Выдержка из документа
Глубокая поврежденность русской жизни есть ложь, вошедшая в отечественную историю вместе с Петром I:

«Это не значит, чтобы до разрыва не было у нас ни зла, ни мерзостей: их было много, но то были порки, порождения грубости и невежества. Только после разрыва заводится у нас ложь: жизнь теряет цельность, ее органическая сила убегает внутрь, в глубокий подземный слой народа, и вся поверхность земли населяется призраками и живет призрачною жизнью»[7].

Русская жизнь разрушается умножающимся царством «подобий» – подобий просвещения, подобий убеждений, чтобы в конце концов породить подобие народности. Последнее тем страшно, что способно оказывается закрыть или во всяком случае затруднить путь к истинной народности – она создает омерзительную иллюзии и русский человек либо с ужасом бежит от этого уродства, либо уверывает в него как в истинную народность. Разрыв русской жизни, начавшийся с переворотом Петра, тем опасен, что искажает самый дух народа – ведь Аксаков отмечает, что его разлагающее влияние, начало лжи, не ограничивается только верхними слоями («просвещенным обществом»), но множеством путей проникает и в самую толщу народного быта.

Последняя мысль оказывается для Аксакова и для всей славянофильской доктрины столь пугающей и опасной, что сам автор, не отрекаясь от нее, в то же время фактически ее отбрасывает, дабы сохранить спасительную веру в живительную силу народного духа. Следует отметить, что именно неизвестность, непроясненность народных начал позволяет «могиканам славянофильства» – Аксакову и Самарину – сохранять веру в Россию, немота огромной массы народа позволяет наделять ее «потаенными силами». Если допустить – пускай и со всеми мыслимыми оговорками – повреждение этого «народного» начала, то тогда более надеяться не на что, ведь именно от разрушения, распада нравственного и интеллектуального, высшего слоя русского общества и искали спасения славянофилы в народной массе.

Исходные данные
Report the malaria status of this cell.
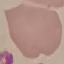

Uninfected.

Summary:
  - Stain: Giemsa
  - Image type: cell patch, automatically extracted from a larger field of view and resized to 64 × 64 pixels
  - Capture: smartphone through the microscope eyepiece
  - Preparation: thin smear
Classify this cell by malaria status.
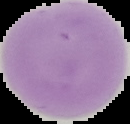

It is uninfected.

{
  "preparation": "thin blood smear",
  "image_type": "segmented cell region on a black background",
  "image_size": "130×124 pixels"
}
Assess the morphology of the erythrocytes.
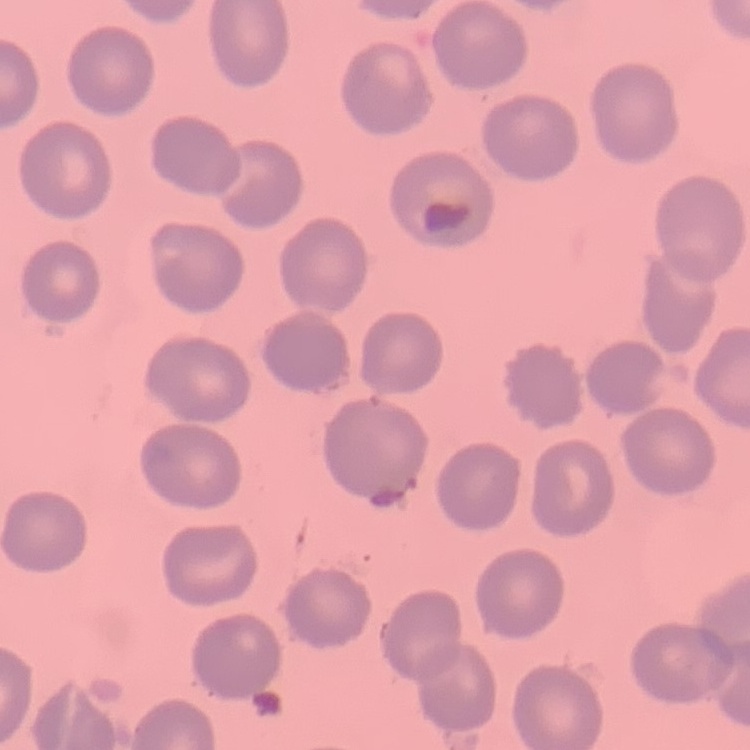

They show no rouleaux formation.

stain = Field's or Giemsa
preparation = thin peripheral smear
image type = one tile cut from a larger photomicrograph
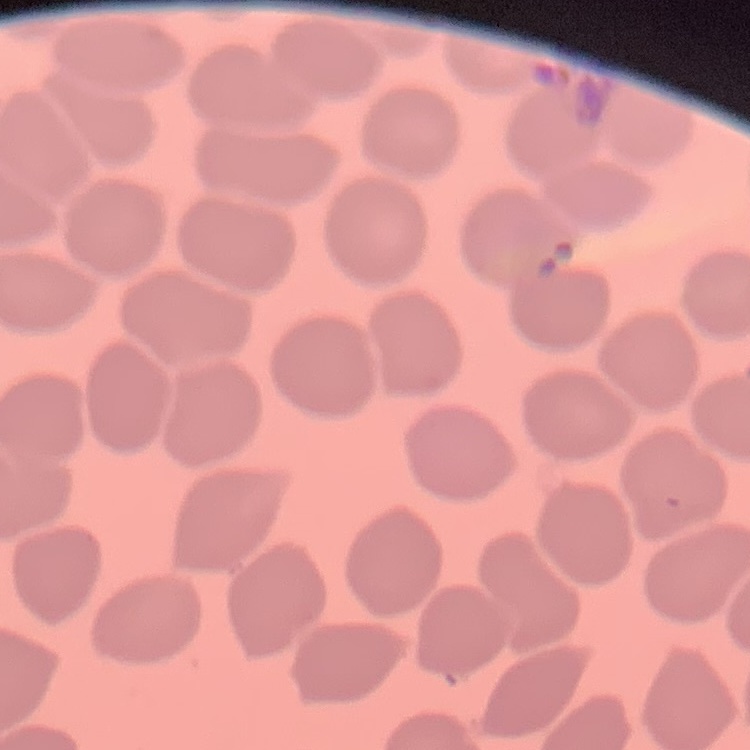
Summary:
  - Red blood cell morphology: no rouleaux formation
  - Preparation: thin peripheral smear
  - Image type: one tile cut from a larger photomicrograph
  - Stain: Field's or Giemsa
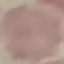 Malaria status: uninfected. Giemsa stain. Photographed with a smartphone camera at the microscope eyepiece. Thin blood smear. Automatically extracted cell patch, resized to 64 × 64 pixels.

Цель задания 1
Назовите всех людей, упомянутых по имени в выдержке о славянофилах.
Цель задания 2
Перепишите без изменений строки записей начиная со строки, где есть «It is uninfected.», и до конца записей включительно. Картинки в ответ не включайте.

Решение задания 1
Петр I, Аксаков, Самарин

Решение задания 2
It is uninfected.

{
  "preparation": "thin blood smear",
  "image_type": "segmented cell region on a black background",
  "image_size": "130×124 pixels"
}
Assess the morphology of the erythrocytes.

They show no rouleaux formation.

stain = Field's or Giemsa
preparation = thin peripheral smear
image type = one tile cut from a larger photomicrograph
Summary:
  - Red blood cell morphology: no rouleaux formation
  - Preparation: thin peripheral smear
  - Image type: one tile cut from a larger photomicrograph
  - Stain: Field's or Giemsa
 Malaria status: uninfected. Giemsa stain. Photographed with a smartphone camera at the microscope eyepiece. Thin blood smear. Automatically extracted cell patch, resized to 64 × 64 pixels.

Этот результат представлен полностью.